Predictive Models for Interest Rate Forecasting Using Machine Learning: A Comparative Analysis and Practical Application
DOI:
10.47709/brilliance.v4i2.4983Keywords:
comparative analysis, deep learning, interest rate forecasting, machine learning, predictive modelingDimension Badge Record
Abstract
Forecasting interest rates is a fundamental task in financial planning, investment strategies, and policy-making. Traditional statistical models, while widely used, often fail to adequately capture complex non-linear relationships and temporal dependencies inherent in financial data. This study addresses these limitations by exploring the potential of machine learning models to improve the accuracy and reliability of interest rate forecasts. The primary objective of this research is to evaluate and compare the performance of multiple machine learning models, including linear regression, support vector machines, and deep learning techniques, in predicting interest rate trends. Historical data spanning two decades was collected and preprocessed, ensuring data quality and consistency.
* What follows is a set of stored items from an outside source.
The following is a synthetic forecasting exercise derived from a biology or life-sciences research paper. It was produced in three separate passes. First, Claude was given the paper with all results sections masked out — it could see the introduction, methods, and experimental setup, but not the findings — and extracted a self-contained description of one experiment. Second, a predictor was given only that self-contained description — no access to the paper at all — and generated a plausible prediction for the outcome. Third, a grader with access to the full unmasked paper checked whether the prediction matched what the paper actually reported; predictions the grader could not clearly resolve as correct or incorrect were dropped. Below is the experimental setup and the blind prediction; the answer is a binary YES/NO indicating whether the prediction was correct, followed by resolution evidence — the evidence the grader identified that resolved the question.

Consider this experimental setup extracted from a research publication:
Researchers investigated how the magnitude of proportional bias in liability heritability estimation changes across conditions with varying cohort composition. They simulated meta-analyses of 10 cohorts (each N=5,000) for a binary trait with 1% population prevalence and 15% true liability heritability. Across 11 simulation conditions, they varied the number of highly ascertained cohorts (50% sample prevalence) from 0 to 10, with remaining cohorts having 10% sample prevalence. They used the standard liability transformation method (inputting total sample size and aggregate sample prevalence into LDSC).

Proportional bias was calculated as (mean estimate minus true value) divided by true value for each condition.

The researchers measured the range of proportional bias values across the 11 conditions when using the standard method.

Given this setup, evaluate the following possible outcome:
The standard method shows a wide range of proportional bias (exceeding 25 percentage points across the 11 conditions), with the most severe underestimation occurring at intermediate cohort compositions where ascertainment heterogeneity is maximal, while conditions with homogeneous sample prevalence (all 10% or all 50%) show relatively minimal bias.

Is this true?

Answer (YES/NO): NO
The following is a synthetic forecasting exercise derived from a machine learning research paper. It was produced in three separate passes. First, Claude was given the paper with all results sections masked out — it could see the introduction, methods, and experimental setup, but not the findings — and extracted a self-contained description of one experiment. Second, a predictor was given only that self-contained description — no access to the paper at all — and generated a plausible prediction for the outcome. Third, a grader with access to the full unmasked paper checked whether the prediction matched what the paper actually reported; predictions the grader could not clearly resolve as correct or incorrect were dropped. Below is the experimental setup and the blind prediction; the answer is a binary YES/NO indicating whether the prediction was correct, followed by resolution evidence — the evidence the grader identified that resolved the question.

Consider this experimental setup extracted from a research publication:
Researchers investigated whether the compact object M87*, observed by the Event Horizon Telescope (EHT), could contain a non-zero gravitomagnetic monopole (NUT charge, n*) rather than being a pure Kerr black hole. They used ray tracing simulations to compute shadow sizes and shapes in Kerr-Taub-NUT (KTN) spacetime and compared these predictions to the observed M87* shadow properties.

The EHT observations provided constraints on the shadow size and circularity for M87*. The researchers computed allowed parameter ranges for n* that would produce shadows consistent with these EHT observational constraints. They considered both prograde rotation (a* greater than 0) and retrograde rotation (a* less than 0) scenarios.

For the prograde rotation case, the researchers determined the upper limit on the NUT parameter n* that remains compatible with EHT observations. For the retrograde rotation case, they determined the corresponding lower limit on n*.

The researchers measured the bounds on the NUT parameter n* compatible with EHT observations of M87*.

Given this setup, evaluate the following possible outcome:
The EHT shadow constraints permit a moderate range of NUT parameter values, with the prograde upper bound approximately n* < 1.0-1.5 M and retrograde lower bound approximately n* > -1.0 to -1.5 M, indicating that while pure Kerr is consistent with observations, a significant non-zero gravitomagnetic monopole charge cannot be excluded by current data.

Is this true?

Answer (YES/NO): YES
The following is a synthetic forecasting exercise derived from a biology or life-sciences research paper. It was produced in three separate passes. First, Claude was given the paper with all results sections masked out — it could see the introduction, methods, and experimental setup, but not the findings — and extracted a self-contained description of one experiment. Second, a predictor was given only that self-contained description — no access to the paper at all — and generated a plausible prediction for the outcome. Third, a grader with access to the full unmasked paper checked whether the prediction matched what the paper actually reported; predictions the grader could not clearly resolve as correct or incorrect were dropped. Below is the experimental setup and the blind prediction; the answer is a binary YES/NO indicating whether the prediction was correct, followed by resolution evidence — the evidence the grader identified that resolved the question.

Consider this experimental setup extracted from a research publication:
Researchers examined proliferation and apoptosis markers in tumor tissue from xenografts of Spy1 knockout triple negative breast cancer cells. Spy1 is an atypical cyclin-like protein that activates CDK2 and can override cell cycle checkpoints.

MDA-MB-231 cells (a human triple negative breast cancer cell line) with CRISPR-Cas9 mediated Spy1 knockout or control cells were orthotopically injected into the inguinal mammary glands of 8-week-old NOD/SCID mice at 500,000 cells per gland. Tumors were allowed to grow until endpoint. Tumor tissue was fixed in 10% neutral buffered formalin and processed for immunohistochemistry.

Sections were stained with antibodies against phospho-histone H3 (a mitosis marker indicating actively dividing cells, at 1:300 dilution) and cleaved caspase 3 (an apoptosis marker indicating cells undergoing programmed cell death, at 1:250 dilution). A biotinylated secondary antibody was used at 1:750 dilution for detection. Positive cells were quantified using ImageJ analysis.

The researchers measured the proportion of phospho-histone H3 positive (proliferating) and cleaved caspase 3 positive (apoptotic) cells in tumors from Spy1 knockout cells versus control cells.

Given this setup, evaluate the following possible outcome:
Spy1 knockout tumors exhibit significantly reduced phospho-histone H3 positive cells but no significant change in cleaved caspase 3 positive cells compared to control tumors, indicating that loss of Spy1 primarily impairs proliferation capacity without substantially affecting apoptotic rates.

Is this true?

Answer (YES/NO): NO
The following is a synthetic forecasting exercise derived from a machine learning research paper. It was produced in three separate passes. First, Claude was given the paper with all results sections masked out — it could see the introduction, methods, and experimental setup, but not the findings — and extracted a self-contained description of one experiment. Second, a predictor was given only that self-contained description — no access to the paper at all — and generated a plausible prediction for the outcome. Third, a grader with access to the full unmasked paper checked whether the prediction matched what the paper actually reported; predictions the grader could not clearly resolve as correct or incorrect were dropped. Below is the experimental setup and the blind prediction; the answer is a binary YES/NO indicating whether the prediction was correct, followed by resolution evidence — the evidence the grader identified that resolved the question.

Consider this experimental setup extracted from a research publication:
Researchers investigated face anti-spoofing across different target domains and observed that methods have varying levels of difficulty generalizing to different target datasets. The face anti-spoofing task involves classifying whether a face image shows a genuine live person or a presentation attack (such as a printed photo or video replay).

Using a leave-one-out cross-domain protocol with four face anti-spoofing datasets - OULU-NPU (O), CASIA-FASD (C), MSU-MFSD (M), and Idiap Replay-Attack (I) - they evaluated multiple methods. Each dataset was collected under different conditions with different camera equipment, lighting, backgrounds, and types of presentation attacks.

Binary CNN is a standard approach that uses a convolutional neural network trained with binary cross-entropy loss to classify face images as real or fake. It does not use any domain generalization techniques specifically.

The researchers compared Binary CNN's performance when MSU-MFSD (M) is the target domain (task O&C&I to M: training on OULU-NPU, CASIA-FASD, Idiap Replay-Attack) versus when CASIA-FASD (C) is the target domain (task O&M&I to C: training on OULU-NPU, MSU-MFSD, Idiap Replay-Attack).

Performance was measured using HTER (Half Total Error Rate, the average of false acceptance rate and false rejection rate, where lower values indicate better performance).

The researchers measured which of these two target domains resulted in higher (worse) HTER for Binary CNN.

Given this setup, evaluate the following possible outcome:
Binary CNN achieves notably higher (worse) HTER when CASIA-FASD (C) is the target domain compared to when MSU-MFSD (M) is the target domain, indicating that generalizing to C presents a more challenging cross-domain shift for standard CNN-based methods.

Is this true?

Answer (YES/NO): YES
The models were trained and tested on this dataset using well-defined evaluation metrics such as mean absolute error and root mean squared error to ensure robust performance assessments. The results revealed that machine learning approaches, particularly deep learning models, outperformed traditional methods in capturing complex patterns and delivering more accurate forecasts. The findings further discuss the practical implications of implementing machine learning techniques in real-world financial contexts, highlighting both opportunities and challenges. In conclusion, this study provides actionable insights and a robust framework for integrating machine learning into interest rate forecasting, contributing to the advancement of predictive modeling in finance.